Pria asal Kalimantan ini berkata:

“Pelatih saya mendukung saya di striking juga, [karena] perkembangan saya sudah lebih baik. Kalau saya diberi tawaran untuk kickboxing, saya juga mau.”

“[Selain itu], saya sparing paling sering bersama dengan Hiroki [Akimoto]. Karena [atlet] MMA di sini sedikit, jadi paling sering [berlatih] striking sama Hiroki.”

Berlatih dengan yang terbaik di disiplin striking, membuat permainan Eko Roni kian sempurna. Buah dari latihan Eko Roni di sasana para Juara Dunia itu juga tampak dalam dua laga terakhirnya.

Saat menghadapi pegulat China Liu Pengshuai di ajang ONE: BATTLEGROUND II misalnya, “Dynamite” berhasil mencetak KO dalam tempo 10 detik pada ronde pertama. Oleh karena itu, prestasi ini menjadi salah satu rekor KO tercepat dalam divisinya.

Sedangkan di permainan ground, keahlian Eko Roni sebagai pegulat kian terasah dengan bantuan dari praktisi BJJ elite seperti Alex Silva. Sebagai rekan satu tim, keduanya juga kerap berlatih bersama.

Eko Roni menambahkan:

“[Alex Silva] bukan sering lagi, sering banget.
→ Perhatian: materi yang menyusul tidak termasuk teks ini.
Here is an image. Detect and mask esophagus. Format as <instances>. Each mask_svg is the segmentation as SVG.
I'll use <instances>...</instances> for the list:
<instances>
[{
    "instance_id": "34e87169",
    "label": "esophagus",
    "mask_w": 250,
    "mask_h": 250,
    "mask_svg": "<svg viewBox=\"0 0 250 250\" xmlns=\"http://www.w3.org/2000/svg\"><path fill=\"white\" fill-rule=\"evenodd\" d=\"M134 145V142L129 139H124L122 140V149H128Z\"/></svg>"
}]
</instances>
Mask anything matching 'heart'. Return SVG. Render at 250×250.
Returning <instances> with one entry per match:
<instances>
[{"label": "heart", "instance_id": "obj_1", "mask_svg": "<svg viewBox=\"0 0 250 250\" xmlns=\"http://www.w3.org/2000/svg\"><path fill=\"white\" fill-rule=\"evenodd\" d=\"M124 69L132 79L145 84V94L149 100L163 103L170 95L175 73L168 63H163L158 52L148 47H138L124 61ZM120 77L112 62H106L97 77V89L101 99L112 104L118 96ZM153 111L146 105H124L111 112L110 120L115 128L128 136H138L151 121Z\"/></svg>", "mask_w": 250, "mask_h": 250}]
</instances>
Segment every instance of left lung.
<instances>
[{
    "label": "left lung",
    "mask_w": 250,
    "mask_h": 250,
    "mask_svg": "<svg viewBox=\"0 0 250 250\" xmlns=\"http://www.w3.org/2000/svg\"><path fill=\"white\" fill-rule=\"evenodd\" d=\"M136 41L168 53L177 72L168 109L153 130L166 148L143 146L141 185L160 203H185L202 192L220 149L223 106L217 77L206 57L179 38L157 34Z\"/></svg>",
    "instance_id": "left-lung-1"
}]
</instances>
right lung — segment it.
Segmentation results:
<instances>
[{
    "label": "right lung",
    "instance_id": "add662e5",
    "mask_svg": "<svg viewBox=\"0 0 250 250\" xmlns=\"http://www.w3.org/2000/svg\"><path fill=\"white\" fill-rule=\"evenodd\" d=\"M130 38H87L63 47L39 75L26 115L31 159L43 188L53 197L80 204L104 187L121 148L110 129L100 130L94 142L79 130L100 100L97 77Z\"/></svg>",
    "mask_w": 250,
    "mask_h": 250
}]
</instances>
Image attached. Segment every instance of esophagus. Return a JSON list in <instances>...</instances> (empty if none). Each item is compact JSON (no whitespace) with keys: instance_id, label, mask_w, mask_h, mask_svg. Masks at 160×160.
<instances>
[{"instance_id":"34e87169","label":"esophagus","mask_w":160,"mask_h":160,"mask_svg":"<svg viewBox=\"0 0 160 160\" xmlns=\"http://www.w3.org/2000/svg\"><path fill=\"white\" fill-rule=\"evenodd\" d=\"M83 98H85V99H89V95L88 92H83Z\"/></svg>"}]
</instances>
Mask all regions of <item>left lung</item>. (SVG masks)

Karena [sesi] BJJ di Evolve itu dia yang mengajar, begitu pula dengan MMA.”

Dalam perjalanannya di ONE, Eko Roni tengah berusaha untuk menembus peringkat lima teratas divisi flyweight. Untuk itu, ia harus bertemu dengan penantang elite dalam divisinya terlebih dulu sebagai pembuktian diri.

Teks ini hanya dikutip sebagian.